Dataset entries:

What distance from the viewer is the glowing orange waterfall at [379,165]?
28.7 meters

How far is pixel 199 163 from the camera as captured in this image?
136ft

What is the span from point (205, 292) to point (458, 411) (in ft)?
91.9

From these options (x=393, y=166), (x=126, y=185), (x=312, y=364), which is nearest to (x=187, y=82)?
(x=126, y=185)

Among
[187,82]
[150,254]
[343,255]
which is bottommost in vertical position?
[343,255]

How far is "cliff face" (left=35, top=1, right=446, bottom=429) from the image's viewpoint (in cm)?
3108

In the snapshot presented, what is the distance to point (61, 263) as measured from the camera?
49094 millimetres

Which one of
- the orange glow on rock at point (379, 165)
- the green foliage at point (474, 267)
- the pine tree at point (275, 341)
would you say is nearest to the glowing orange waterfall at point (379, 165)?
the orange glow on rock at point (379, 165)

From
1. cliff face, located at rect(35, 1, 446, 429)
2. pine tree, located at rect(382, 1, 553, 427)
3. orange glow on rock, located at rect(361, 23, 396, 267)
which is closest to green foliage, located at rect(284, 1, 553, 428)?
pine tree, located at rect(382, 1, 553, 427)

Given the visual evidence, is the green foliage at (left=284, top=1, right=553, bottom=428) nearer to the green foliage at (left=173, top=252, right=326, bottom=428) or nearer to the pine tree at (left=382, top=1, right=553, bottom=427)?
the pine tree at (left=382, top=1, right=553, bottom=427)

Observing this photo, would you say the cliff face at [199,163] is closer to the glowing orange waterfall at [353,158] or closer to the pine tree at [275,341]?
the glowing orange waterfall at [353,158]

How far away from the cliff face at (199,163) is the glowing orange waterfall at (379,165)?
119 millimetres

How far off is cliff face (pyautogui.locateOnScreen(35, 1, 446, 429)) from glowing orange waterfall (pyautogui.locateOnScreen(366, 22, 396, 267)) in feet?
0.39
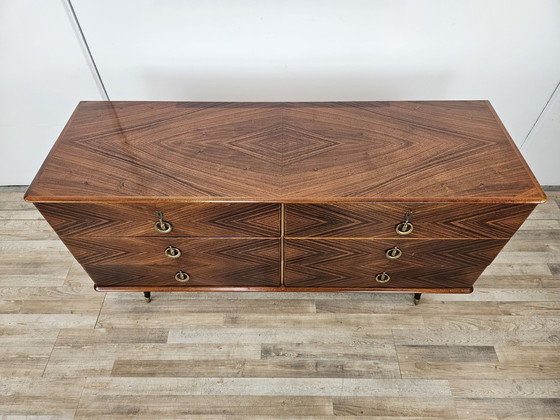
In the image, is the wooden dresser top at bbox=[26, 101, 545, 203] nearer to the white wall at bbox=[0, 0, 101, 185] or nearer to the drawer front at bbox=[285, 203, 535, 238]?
the drawer front at bbox=[285, 203, 535, 238]

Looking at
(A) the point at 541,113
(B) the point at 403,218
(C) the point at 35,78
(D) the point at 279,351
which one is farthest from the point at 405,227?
(C) the point at 35,78

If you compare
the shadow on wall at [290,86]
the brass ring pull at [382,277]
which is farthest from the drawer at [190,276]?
the shadow on wall at [290,86]

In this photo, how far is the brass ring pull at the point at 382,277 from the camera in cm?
111

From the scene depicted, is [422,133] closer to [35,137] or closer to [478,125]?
[478,125]

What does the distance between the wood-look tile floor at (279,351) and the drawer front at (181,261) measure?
178 mm

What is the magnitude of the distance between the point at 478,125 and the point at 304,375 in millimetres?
862

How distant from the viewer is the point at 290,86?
1.24 metres

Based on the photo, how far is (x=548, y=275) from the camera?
4.45 ft

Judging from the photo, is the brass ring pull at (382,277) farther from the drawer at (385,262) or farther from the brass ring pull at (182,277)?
the brass ring pull at (182,277)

Exercise brief -
Copy the records word for word, from the line containing "From the scene" through the end of the records.

Exercise result -
From the scene depicted, is [422,133] closer to [35,137] or closer to [478,125]?
[478,125]

What does the distance between the wood-look tile floor at (279,351) and the drawer front at (181,261) measure?
178 mm

What is the magnitude of the distance between the point at 478,125 and the point at 304,375 in millimetres?
862

How distant from the viewer is the point at 290,86?
1.24 metres

Based on the photo, how far is (x=548, y=275) from the camera?
4.45 ft

Judging from the photo, is the brass ring pull at (382,277) farther from the drawer at (385,262) or farther from the brass ring pull at (182,277)?
the brass ring pull at (182,277)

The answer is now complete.